Derrière moi

jones

Derrière moi j’ai laissé, le concert finissant de ce type rasé et sautillant qui croyait pouvoir tout faire tout seul avec son piano, ses machines, ses baskets, ses bretelles et son jean blanc.

Derrière moi j’ai laissé, des bras nus sur des robes à pois, des corps ronds et chaleureux dans des habits sans honte, des cheveux blonds sur des robes trop vertes comme des tournesols dans les prairies d’été. Derrière moi j’ai laissé, une femme qui parle fort du vent et des rues qu’il embrasse, des terrasses silencieuses et fatiguées, des chants cubains sous des poitrines bronzées, des désespoirs à venir dès demain. Derrière moi j’ai laissé des projets sans lendemain, des promesses au bord des lèvres comme des cerises prêtes à éclater, des sourires et des jupes qui volent au-dessus de mollets. Derrière moi j’ai laissé passer l’espoir, tes cheveux et ton cul qui balance, des voix pleines d’amers regrets.

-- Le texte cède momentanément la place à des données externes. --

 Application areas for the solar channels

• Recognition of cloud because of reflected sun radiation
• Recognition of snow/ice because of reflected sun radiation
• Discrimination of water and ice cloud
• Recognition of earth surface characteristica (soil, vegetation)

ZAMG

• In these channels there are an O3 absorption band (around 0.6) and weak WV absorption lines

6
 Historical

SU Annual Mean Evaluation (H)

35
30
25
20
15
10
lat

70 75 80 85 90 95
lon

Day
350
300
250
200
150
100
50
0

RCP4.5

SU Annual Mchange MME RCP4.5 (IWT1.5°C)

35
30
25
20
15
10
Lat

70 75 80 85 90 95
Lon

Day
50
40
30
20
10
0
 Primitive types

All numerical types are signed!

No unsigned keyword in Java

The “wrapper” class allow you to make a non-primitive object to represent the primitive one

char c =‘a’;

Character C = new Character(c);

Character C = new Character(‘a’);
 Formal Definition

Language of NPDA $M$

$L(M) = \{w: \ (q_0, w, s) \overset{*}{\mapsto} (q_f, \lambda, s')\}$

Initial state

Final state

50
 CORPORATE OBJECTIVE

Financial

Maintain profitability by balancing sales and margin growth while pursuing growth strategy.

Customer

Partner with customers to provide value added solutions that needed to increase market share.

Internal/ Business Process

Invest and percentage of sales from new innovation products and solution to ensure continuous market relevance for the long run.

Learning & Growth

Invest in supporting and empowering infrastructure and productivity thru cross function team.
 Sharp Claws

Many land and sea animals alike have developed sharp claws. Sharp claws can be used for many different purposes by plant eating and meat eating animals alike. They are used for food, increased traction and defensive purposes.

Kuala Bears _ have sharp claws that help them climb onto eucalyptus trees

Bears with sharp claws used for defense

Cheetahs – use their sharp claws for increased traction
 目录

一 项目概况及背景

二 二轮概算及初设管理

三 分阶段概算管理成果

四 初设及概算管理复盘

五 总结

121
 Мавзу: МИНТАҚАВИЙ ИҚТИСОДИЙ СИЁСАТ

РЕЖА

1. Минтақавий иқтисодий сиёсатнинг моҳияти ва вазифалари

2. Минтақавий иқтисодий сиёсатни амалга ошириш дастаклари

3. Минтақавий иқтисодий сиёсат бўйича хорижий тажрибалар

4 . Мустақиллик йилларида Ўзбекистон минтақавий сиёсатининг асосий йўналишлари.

Derrière moi j’ai laissé toute la nuit offerte aux souffles et aux questions, j’ai laissé des dessins à la craie sur le trottoir, des figures tristes et des coeurs en chute libre tournoyant dans des corps trop grands pour eux. Je ne vous suis pas, je rentre, j’ai dit. Trop grand pour moi.   

Derrière moi j’ai laissé des verres et des dévers. Je remonterai la pente, tu verras, je m’inspirerai de ces jours où je te mangeais par petites bouchées, ces jours où, fatigué mais heureux, je te tenais la main sûr de n’avoir plus faim. Alors, je reviendrai vers toi, gonflé et puissant dans mes glorieux habits d’autrefois te dévorer comme une miche de pain dorée.

Bientôt, le tramway tremblera de langues étrangères, une petite fille, longs cheveux et un bras dans le plâtre, tournera autour des barres, des perles de rire, un chant de merle sortant de sa gorge. Descendue à l’arrêt, elle continuera de tournoyer en riant autour de son père. Bientôt encore, le tramway me déposera devant chez moi, je monterai l’escalier en me demandant ce que j’ai bien pu rater ce soir encore.